=== Text provided ===

RUSSIAN missiles have rocked Ukraine this week to avenge the bombing of the Crimea Bridge that killed three people and caused a partial collapse of the main road and rail link between Crimea and the Russian mainland. Eight saboteurs have been arrested over the explosion last Saturday that the Russians say was organised by Ukrainian intelligence.

Two days after the terrorist attack Vladimir Putin told the Russian Security Council that Ukrainian energy, military command, and communications facilities in different parts of the country had been hit with precision-guided weapons. He said the crimes committed by the Kiev regime against Russia’s civilian infrastructure. like the attack on the Crimean bridge, the attempts to blow up one of the sections of the TurkStream gas pipeline, and the efforts by Ukraine’s security services to target Russia’s Kursk nuclear plant, could not be left unanswered.

Hundreds of Russian cruise missiles and drones have hit targets in Ukraine including military and energy infrastructure facilities, as well as decision making centres in the capital, Kiev.

Wave after wave struck Kiev and the western “capital” of Lvov as well as many other cities across Ukraine cutting off power supplies and plunging many cities into darkness. Military and railway facilities in the Ukrainian rear were singled out in order to disrupt the supply to Ukrainian troops on the front line and at least one high-ranking Ukrainian official involved in operations against Russia and the persecution of pro-Russian citizens was killed in the air raids.

Thermal power plants and substations were damaged. So far, some regions of the country remain cut off from the electricity supply. But not a single blow was inflicted on high voltage strategic facilities or Ukraine’s nuclear and hydro power plants. The attack was not aimed at the destruction of the Ukrainian energy system but at causing limited damage to it. And it did forcing Ukraine to stop exporting electricity to Western Europe in order to stabilize its own energy system.

In Moscow Russian communist leader Gennady Zyugnov says “Everything for the front, everything for victory!” in a call to the people to mobilise in these difficult times and to the Putin government to set up Soviet-style Supreme Command and State Defence committees. The leader of the Communist Party of the Russian Federation (CPRF) is also calling for the nationalisation of key industries and strategic enterprises and the introduction of a progressive tax on incomes.

Nationalisation and a progressive income tax would put significant additional funds into the hands of the state. Nationalisation will also allow for much more centralised management of the economy, which is crucial in the current situation. In addition, these measures will have an extremely positive effect on the mood of society, will contribute to its consolidation.

===

◆ **Work order**: How many saboteurs does the report on the Crimea Bridge bombing say were arrested over the explosion?

=== Data for analysis ===

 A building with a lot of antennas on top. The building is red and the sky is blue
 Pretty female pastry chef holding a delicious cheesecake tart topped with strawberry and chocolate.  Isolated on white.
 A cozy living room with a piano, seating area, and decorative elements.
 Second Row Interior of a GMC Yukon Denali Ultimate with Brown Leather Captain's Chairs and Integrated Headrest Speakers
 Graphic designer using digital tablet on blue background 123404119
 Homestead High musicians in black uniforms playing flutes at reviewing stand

===
=== Data for analysis ===

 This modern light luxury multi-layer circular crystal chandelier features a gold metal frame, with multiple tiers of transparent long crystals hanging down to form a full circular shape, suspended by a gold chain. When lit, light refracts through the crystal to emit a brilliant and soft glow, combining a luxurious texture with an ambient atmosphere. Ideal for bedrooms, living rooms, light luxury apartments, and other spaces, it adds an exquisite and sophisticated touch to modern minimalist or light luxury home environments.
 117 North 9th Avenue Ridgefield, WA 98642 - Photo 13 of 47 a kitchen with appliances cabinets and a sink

===

◆ **Answer to this task**: Eight.